KYC and AML are effective anti-money laundering strategies adopted in many jurisdictions all over the world. It is a requirement of anti-money laundering law and policy that money business outfits must both demand and document the “basic customer information”, as a conditio sine qua non, before a business relationship. Drastic regulatory discipline does follow, where otherwise is done. There are Anti-Money Laundering Compliance Officers (AMLCOs) to ensure that things are regularly done, under the relevant extant laws, in the Nigerian legal system for instance.

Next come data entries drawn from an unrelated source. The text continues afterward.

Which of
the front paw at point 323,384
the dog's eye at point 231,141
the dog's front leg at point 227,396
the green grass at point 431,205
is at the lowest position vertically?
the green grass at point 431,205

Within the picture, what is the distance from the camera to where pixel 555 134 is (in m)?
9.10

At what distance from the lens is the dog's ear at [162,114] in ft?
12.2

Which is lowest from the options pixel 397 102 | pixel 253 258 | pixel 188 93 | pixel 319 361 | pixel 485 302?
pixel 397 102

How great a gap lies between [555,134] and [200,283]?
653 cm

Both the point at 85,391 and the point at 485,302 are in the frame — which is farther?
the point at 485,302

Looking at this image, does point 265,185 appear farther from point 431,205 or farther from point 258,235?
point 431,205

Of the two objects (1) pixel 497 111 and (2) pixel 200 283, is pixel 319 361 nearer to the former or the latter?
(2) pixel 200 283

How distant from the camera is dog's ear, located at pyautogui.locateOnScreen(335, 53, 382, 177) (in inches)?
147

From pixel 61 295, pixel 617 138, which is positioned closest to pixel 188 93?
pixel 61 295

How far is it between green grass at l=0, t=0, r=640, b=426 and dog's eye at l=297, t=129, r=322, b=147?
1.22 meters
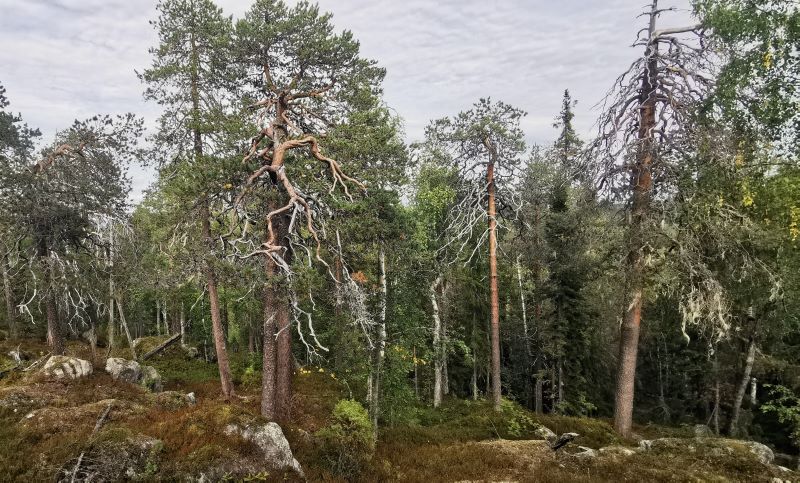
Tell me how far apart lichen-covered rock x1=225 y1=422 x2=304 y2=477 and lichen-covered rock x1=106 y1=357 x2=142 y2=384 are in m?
9.25

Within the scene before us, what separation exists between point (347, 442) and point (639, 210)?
10.2 meters

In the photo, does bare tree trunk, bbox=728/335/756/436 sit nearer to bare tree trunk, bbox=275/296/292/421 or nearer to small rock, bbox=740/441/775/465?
small rock, bbox=740/441/775/465

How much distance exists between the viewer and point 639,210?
11.5 m

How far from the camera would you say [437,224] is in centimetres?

Situations across cryptocurrency exchanges on the Internet of value, is not different, as customer information documentation prior to transaction plays a pivotal role in the identification process, and thus preventing potential cases of money-laundering, or any other associated crime whatsoever. It most importantly prevents the abuse of financial tools, and rather preserves their both responsive and responsible use.
Application of taxation principles to cryptocurrency transactions as a control and public policy strategy is faced with certain challenges in various jurisdictions. In United States v. Coinbase, the United States Congress had demanded from the Internal Revenue Service (IRS)–the agency responsible for tax collection and tax law enforcement—both identity and data of customers who transacted with bitcoin on the cryptocurrency exchange, Coinbase. The customers want their anonymity protected by Coinbase. Coinbase refused to hand down its customer transaction records to the IRS to aid its investigation of the potential tax fraud allegation.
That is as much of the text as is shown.